Wake Forest is delighted to announce the appointment as vice provost of Jennifer Collins, who currently serves as associate provost for academic and strategic initiatives.  Collins is also a professor of law, joining the law school faculty in 2003, where her areas of focus are criminal law and family law.  She continues to teach courses on gender and the law (to both law students and undergraduates) and legal professionalism; her acclaimed classroom gifts have earned her both of the School’s top teaching awards.

Since taking up the associate-provost role in 2010, Collins has led the successful efforts to establish both the LGBTQ Center and Women’s Center at Wake Forest, organized a visionary year-long series of conversations on campus culture, and this past year spearheaded the university’s new well-being initiative. Last year, she also chaired a campus-wide group discussing expanded use of the WFU Center in Charlotte.

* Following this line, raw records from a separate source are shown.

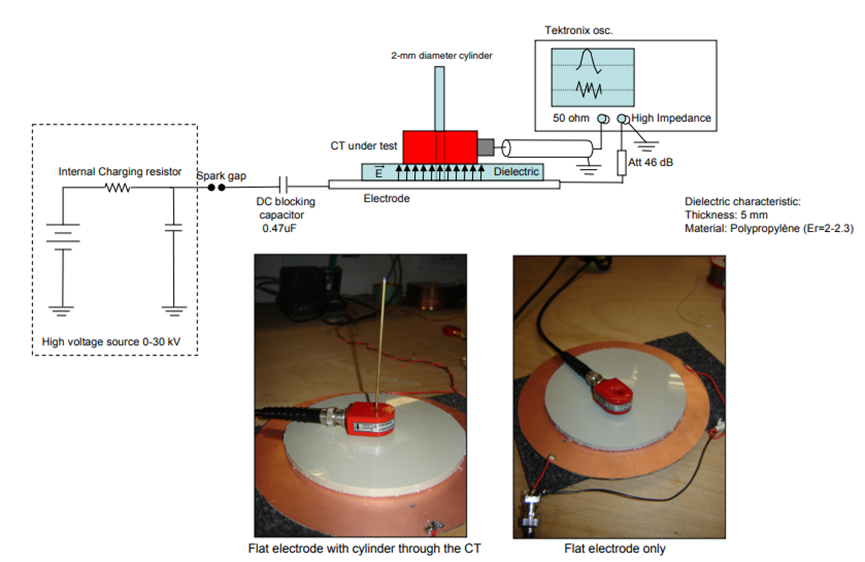 Tektronix osc.

2-mm diameter cylinder

50 ohm

High Impedance

CT under test

Att 46 dB

Internal Charging resistor

Spark gap

$\vec{E}$

Dielectric

DC blocking capacitor 0.47uF

Electrode

Dielectric characteristic:
Thickness: 5 mm
Material: Polypropylène (Er=2-2.3)

High voltage source 0-30 kV

Flat electrode with cylinder through the CT

Flat electrode only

“Jennifer’s remarkable strategic intuition, collaborative gifts, and wide-ranging knowledge of our campus, built on her experience working closely with faculty, students, and staff, makes her an ideal choice as vice provost,” said provost Rogan Kersh. “I’ve been so grateful for her incisive counsel and creative ideas, on everything from online education to our capital campaign, as well as her vision for and profound dedication to enhancing the Wake Forest community.”

In addition to her extensive responsibilities in the provost’s office and law school, Collins serves as a lower-division adviser in the college and was integral to creating the new Faculty Fellows program. She is a valued contributor to Winston-Salem life as well, serving on the board of the Arts Council.

Before arriving at Wake Forest, Collins was a homicide prosecutor with the U.S. Attorney’s Office for the District of Columbia, worked in private practice, and clerked on the U.S. Court of Appeals’s Ninth Circuit. Collins earned her JD at Harvard and BA at Yale. She is married to fellow-lawyer Adam Charnes; they have three children, Jake, Lily, and Sam.